* Dataset entries *
[Start of section]
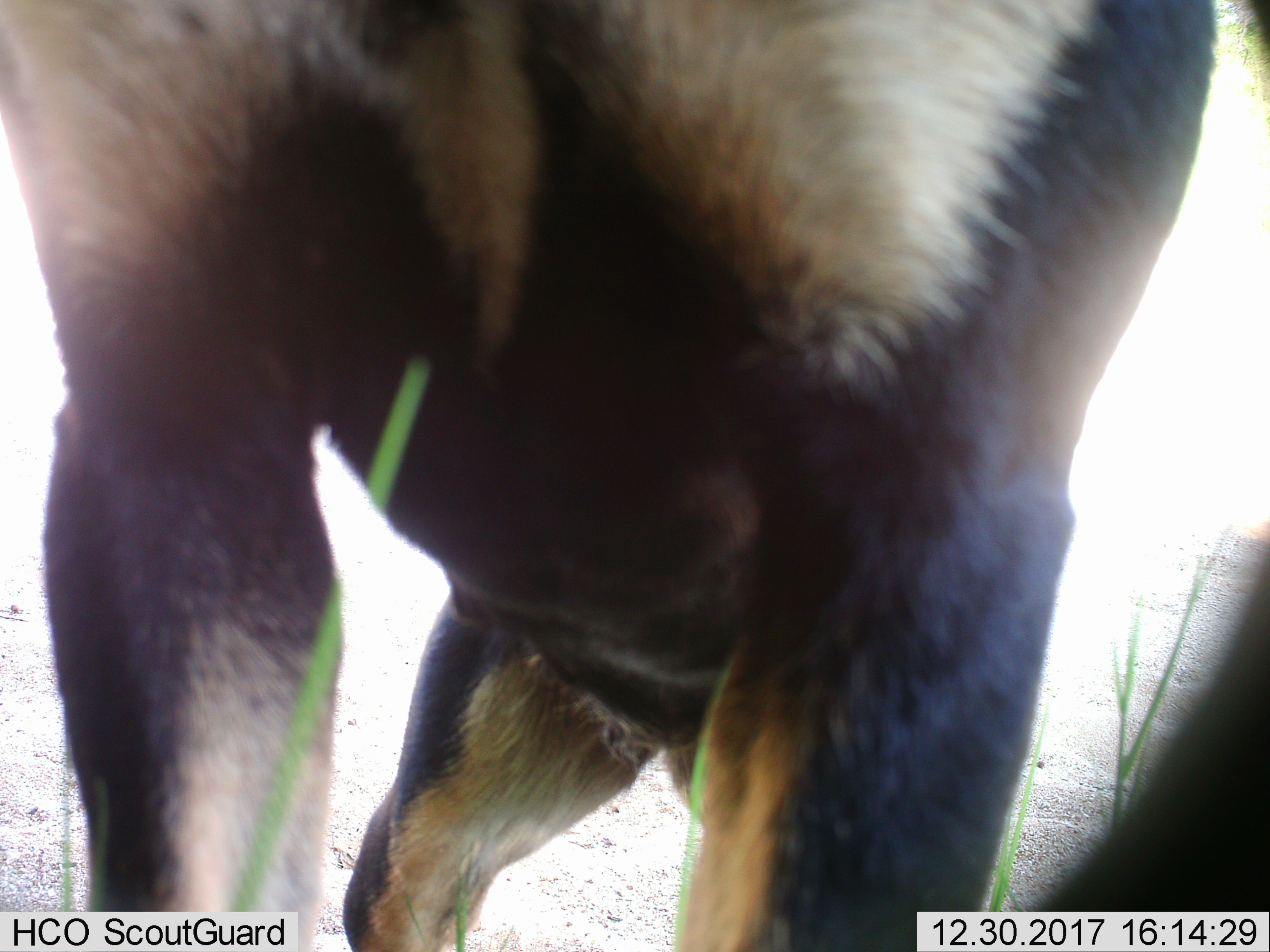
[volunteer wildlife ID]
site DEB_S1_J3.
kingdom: Animalia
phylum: Chordata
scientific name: Vertebrata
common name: domestic animal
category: domesticanimal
Domesticanimal (domestic animal) (Vertebrata), count 1. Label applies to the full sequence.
[End of section]
* DIRECTIONS FOR THIS TASK *
Would you set down the records above once more, exactly, with the pictures removed?

* RESULT BELOW *
[volunteer wildlife ID]
site DEB_S1_J3.
kingdom: Animalia
phylum: Chordata
scientific name: Vertebrata
common name: domestic animal
category: domesticanimal
Domesticanimal (domestic animal) (Vertebrata), count 1. Label applies to the full sequence.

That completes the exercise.